Data shown Block Start

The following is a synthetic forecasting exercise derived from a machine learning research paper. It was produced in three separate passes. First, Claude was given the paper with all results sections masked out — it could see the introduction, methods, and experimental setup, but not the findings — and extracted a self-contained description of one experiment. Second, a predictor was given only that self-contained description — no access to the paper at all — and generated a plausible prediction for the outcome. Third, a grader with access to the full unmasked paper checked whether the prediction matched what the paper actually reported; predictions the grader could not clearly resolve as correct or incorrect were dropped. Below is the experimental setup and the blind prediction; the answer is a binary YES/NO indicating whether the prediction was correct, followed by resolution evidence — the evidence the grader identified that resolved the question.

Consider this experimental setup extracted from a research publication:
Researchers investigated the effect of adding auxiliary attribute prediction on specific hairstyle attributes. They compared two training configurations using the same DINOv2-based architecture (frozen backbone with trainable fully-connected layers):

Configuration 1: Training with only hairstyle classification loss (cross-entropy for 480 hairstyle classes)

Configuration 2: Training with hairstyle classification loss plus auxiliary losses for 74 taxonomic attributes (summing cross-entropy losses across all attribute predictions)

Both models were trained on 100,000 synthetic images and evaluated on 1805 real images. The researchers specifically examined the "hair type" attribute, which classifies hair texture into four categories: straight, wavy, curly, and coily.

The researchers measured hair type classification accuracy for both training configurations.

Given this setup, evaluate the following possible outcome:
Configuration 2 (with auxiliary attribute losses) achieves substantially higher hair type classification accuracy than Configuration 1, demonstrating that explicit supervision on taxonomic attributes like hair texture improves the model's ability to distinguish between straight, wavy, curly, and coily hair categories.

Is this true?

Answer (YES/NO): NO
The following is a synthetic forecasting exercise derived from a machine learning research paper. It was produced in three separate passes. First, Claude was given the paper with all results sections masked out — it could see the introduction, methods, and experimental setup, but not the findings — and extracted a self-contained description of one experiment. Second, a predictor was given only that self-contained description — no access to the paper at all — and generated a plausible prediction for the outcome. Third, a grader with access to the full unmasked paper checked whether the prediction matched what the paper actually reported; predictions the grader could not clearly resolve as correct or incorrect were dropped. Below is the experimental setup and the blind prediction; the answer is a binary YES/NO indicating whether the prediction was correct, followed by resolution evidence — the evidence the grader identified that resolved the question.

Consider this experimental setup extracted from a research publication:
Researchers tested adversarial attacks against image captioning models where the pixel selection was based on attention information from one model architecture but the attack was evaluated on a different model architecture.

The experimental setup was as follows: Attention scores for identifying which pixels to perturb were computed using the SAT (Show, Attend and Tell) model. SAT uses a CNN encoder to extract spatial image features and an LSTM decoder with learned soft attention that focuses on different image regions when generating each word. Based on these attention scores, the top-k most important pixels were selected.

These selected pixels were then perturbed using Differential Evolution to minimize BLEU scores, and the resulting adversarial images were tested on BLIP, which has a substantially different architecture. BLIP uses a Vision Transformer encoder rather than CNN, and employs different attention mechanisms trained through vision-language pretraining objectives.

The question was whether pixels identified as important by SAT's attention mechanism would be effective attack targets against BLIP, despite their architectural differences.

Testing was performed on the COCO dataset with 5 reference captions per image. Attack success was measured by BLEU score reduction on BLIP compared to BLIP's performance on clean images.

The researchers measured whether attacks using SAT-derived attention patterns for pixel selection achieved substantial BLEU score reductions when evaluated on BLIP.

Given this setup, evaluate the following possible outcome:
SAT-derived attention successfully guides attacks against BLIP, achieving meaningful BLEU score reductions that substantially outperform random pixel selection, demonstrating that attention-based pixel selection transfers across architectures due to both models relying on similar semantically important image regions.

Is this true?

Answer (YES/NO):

Data shown Block End

◆ Instructions to follow
Write down again, exactly as given, only the lines above that fall from the line with "The researchers measured hair" to the line with "Answer (YES/NO): NO", inclusive.

◆ Result below
The researchers measured hair type classification accuracy for both training configurations.

Given this setup, evaluate the following possible outcome:
Configuration 2 (with auxiliary attribute losses) achieves substantially higher hair type classification accuracy than Configuration 1, demonstrating that explicit supervision on taxonomic attributes like hair texture improves the model's ability to distinguish between straight, wavy, curly, and coily hair categories.

Is this true?

Answer (YES/NO): NO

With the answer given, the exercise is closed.